## PROBLEM DETAILS
In the rows below, change every "bounding box" to "enclosing rectangle" and keep all other text the same. Leave the pictures out of your reply.

(Stored items)
___

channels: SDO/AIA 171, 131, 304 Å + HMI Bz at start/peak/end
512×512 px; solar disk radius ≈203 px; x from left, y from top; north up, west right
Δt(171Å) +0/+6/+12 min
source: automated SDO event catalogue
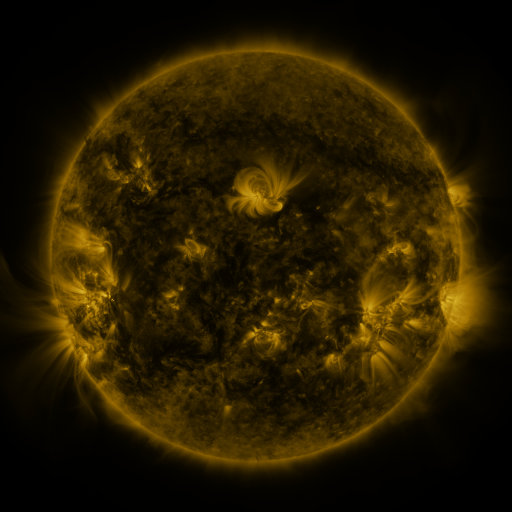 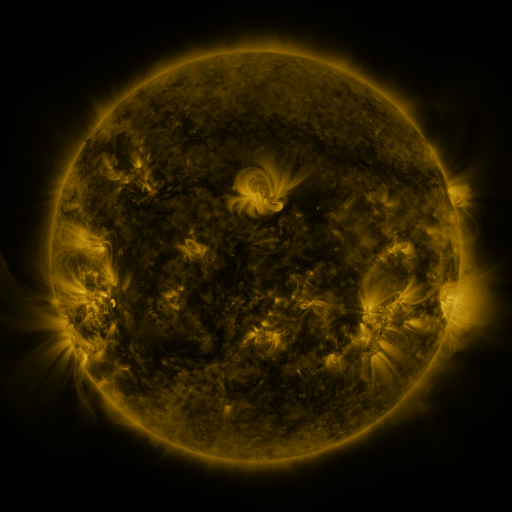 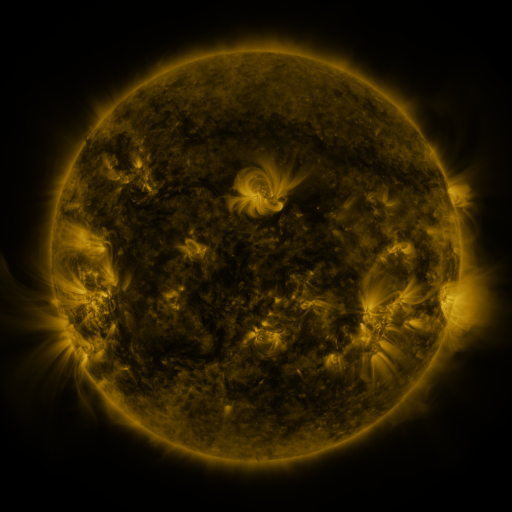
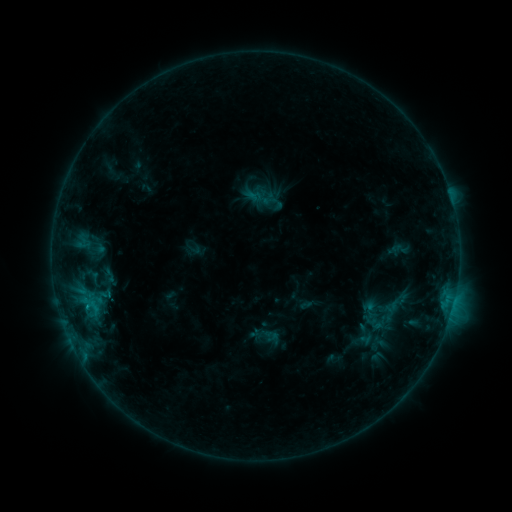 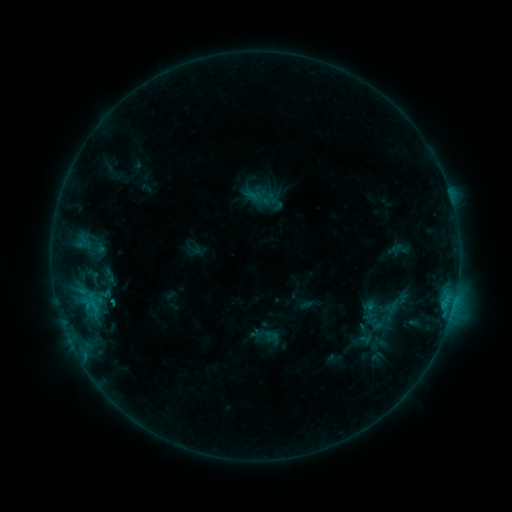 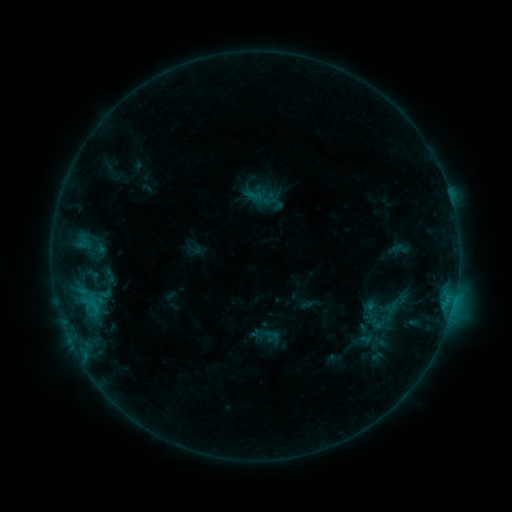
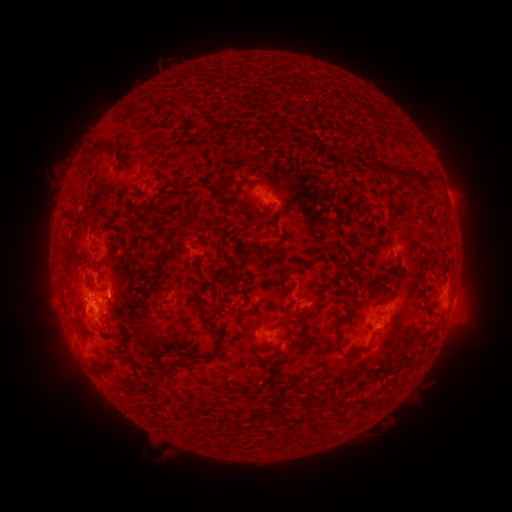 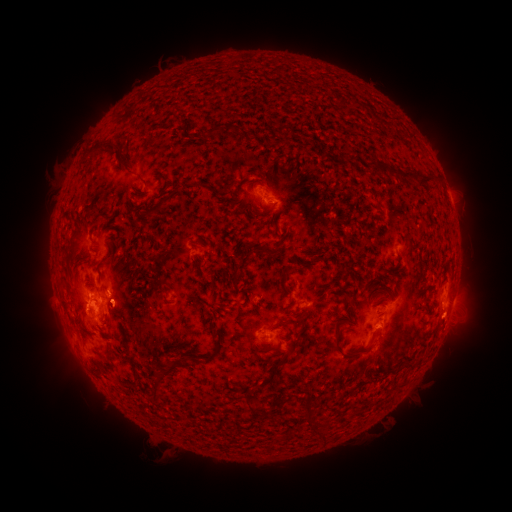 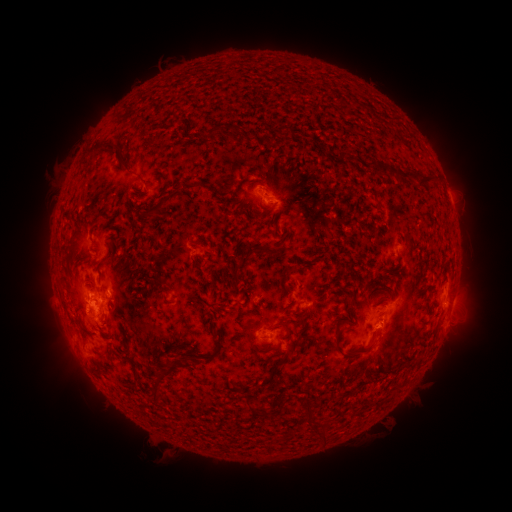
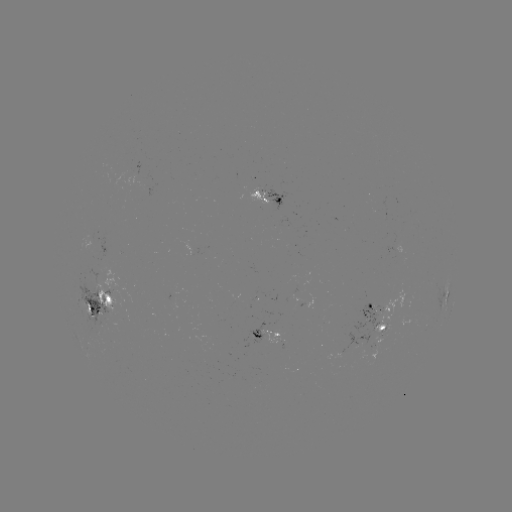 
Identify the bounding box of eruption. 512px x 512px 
[423, 298, 479, 345].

___

## REPLY TO THE TASK
channels: SDO/AIA 171, 131, 304 Å + HMI Bz at start/peak/end
512×512 px; solar disk radius ≈203 px; x from left, y from top; north up, west right
Δt(171Å) +0/+6/+12 min
source: automated SDO event catalogue
Identify the enclosing rectangle of eruption. 512px x 512px 
[423, 298, 479, 345].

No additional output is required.